3)        Perchè valutare la ricerca universitaria?: ho scritto queste righe nel 2003 pensando allora vigente modello ministeriale di finanziamento dell’Università (da allora diverse cose sono cambiate in tale modello).

4)        Nuove Facoltà a Pavia (e vecchi Dipartimenti)?: a Pavia abbiamo da poco (giugno 2005) eletto il nuovo Rettore. Per l’occasione era stato creato un Forum informatico (riservato ai membri dell’Università) per organizzare una discussione pubblica ancorché telematica. Non è che si sia discusso molto sul Forum, ma io avevo mandato il contributo che trovate qui. Si noti che a Pavia operano 3 (sic) diversi Dipartimenti nell’ambito delle Scienze economiche e statistiche, per un totale di 54 tra docenti e ricercatori (nel gruppo ci sono però 11 docenti e ricercatori di diritto che per (immagino) varie ragioni hanno deciso di non aderire agli altrettanto numerosi Dipartimenti presenti a Pavia nel campo delle Discipline giuridiche).

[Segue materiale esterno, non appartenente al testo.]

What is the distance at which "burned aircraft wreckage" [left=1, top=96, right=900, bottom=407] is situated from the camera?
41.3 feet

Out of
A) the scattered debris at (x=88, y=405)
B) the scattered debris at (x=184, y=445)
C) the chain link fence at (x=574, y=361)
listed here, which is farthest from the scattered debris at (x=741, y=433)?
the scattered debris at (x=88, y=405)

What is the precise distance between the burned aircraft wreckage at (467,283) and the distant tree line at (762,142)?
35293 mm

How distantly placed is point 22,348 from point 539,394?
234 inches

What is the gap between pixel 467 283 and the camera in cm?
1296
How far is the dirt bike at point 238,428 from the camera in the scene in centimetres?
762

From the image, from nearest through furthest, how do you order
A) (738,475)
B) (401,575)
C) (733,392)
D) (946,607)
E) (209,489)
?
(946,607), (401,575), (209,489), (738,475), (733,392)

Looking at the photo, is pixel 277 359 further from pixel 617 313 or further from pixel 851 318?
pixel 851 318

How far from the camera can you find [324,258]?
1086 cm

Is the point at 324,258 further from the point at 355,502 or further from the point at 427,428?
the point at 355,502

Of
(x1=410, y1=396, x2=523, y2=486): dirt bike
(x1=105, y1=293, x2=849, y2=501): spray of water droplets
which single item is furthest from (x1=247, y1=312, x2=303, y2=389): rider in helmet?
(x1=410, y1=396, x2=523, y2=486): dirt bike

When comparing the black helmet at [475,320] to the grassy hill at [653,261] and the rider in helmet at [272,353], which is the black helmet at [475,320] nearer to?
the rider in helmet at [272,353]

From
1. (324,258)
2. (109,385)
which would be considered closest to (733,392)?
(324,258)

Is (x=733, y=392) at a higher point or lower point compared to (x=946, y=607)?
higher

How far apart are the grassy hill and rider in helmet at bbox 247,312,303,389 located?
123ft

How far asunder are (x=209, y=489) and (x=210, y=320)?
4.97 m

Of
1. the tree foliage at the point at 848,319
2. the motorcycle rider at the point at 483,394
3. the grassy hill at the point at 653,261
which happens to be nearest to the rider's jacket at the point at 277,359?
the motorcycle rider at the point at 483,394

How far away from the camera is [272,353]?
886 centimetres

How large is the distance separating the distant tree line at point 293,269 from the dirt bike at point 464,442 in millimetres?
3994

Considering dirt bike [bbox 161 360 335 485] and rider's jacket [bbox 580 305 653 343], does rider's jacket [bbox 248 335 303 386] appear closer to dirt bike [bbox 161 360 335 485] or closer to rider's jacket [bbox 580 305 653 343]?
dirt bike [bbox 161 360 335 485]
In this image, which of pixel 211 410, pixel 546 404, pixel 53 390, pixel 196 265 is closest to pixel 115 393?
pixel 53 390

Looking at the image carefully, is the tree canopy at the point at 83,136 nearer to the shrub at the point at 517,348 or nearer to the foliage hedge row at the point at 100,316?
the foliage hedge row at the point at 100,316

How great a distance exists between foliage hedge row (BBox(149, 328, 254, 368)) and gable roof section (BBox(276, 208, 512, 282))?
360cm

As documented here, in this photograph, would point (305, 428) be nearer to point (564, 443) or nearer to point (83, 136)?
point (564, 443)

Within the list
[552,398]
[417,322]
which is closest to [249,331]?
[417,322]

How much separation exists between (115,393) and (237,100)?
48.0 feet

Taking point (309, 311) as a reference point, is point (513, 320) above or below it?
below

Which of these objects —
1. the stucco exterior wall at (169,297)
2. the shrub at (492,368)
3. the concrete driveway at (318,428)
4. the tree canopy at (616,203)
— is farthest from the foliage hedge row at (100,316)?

5)        Una modesta proposta di abolizione dei concorsi universitari: questo scritto è a proposito della discussione in corso (estate 2005) in Parlamento sullo “statuto” della docenza universitaria in Italia e sulle modalità concorsuali. Il sito web de Lavoce.info contiene un’interessante serie di articoli sul sistema educativo italiano ( si veda anche il sito web di Roberto Perotti, in particolare sui recenti concorsi universitari italiani in materie economiche).

6)        Ministri a Pavia (gennaio 2007).